The next question is how did it get that way. In my experience a
single-bit flip like that is most likely to be due to flaky memory,
though bad motherboards or cables are not out of the question either.
I'd recommend some thorough hardware testing on the original machine.

It seems there's only the one bad bit; I did

dwhdb=# delete from dwhdata_salemc.fct where ctid = '(1208,27)';
DELETE 1

and then was able to copy the table repeatedly without crash. I'd
suggest doing that and then reconstructing the deleted tuple from
the above dump.

regards, tom lane

#9Filip Hrbek
filip.hrbek@plz.comstar.cz
In reply to: Filip Hrbek (#1)
Re: Partially corrupted table

Well it would be a good idea to check the row validity. If the row is
partially corrupted, I can get an error (which is quite good) but I can get
bad results without an error as well, which is really bad.

After Tom decoded which row yields the problem, I tried to select the data
from the corrupted row:

dwhdb=# select * from dwhdata_salemc.fct where time_id = 14 and company_id =
2 and customer_id = 578 and product_id = 1059 and flagsprod_id = 107 and
flagssale_id = 2 and account_id = 362 and accttime_id = 13 and
invcustomer_id = 578 and salesperson_id = 2 and vendor_id = 16;
time_id | company_id | customer_id | product_id | flagsprod_id |
flagssale_id | account_id | accttime_id | invcustomer_id | salesperson_id |
vendor_id | inv_cost_amt | inv_base_amt | inv_amt | inv_qty | inv_wght |
ret_cost_amt | ret_base_amt | ret_amt | ret_qty | ret_wght | unret_cost_amt
| unret_base_amt | unret_amt |
unret_qty | unret_wght | bonus_forecast | bonus_final |
stamp_code
---------+------------+-------------+------------+--------------+--------------+------------+-------------+----------------+----------------+-----------+--------------+--------------+---------+---------+----------+--------------+--------------+---------+---------+----------+----------------+-----------------------------------+-----------------------------------+-----------------------------------+------------+----------------+-------------+----------------------
14 | 2 | 578 | 1059 | 107 |
2 | 362 | 13 | 578 | 2 | 16 |
0.0000 | 0.0000 | 0.1400 | 3.00 | 0.000 | 0.0000 |
0.0000 | 0.0000 | 0.00 | 0.000 | 8.0000 |
000040008000000000004000800000000
^^^^^^^^^^^^^^^^^^^^^^^^^^^^^^^^^^^^^^^^
| 000040008000000000004000800000000 | 000040008000000000004000800000000 |
^^^^^^^^^^^^^^^^^^^^^^^^^^^^^^^^^^^^^^^^^^^^^^^^^^^^^^^^^^^^^^^^^^^^
0.000 | 0.0000 | 0.0000 | INV_ASAS_20060601
^^^^^^^^^^^^^^^^^^^
(1 row)

As you can see, the underlined data is bad, but I get no error report. There
should be all zeros in the number fields, and 'INV_ASAS_20060101' instead of
'INV_ASAS_20060601' in the stamp field. This all is caused by a single bit
being inverted. I can see it very dangerous.

Regards
Filip Hrbek

----- Original Message -----
From: "Tom Lane" <tgl@sss.pgh.pa.us>
To: "Alvaro Herrera" <alvherre@commandprompt.com>
Cc: "Filip Hrbek" <filip.hrbek@plz.comstar.cz>; <pgsql-bugs@postgreSQL.org>
Sent: Wednesday, August 30, 2006 4:10 AM
Subject: Re: [BUGS] Partially corrupted table

Show quoted text

Alvaro Herrera <alvherre@commandprompt.com> writes:

Tom Lane wrote:

The underlined word is a field length word that evidently should contain
8, but contains hex 8008. This causes the tuple-data decoder to step
way past the end of the tuple and off into never-never land.

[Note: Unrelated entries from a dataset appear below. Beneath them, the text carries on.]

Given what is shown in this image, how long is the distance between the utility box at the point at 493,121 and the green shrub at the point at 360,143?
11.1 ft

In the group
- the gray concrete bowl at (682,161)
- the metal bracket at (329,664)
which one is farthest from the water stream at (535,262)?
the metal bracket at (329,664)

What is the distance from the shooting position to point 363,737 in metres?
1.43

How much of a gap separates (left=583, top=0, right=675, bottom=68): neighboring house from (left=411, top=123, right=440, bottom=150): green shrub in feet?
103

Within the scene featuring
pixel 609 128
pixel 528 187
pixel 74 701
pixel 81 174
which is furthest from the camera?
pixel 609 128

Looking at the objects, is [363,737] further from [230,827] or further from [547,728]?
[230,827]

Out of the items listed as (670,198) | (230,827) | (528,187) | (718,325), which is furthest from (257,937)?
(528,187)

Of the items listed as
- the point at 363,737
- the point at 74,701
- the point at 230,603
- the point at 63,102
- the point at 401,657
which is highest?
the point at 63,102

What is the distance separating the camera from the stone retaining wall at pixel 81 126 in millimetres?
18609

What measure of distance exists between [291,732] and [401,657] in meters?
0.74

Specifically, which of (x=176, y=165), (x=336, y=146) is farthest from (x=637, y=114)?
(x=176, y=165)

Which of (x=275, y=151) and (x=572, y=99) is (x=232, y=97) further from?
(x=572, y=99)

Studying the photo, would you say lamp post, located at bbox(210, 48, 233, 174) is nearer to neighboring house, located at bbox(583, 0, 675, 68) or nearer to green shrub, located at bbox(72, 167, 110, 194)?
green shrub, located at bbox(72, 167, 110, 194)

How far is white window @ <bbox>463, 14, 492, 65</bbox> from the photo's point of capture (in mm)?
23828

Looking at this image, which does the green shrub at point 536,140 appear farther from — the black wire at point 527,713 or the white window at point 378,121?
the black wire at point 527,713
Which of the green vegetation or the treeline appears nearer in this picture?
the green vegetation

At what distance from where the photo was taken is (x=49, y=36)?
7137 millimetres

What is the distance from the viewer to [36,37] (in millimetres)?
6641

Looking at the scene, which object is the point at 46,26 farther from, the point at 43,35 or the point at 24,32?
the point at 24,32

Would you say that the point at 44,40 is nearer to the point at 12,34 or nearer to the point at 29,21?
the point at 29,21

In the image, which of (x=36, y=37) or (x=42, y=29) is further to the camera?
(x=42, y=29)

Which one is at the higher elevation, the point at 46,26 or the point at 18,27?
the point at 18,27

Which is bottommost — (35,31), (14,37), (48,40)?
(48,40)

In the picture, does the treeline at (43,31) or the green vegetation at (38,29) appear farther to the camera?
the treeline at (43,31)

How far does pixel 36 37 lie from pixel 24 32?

Hmm, perhaps we could protect against "impossible" length words?

Perhaps. I'm hesitant to add additional tests into the inner loop of
heap_deform_tuple and friends though. It's not like it's going to do
anything to recover your data post-corruption :-(

regards, tom lane

#10Bruno Wolff III
bruno@wolff.to
In reply to: Filip Hrbek (#8)
Re: Partially corrupted table

On Wed, Aug 30, 2006 at 10:18:46 +0200,
Filip Hrbek <filip.hrbek@plz.comstar.cz> wrote:

It is possible that the corruption was caused by a HW problem at customer's
server, and then this problem appeared also at our development environment
because of the data already beeing corrupted. I will recommend the customer
to make some memory tests.

You might also ask them if they are using ECC memory. A single bit flip
could have easily happened with good memory that didn't have error correction.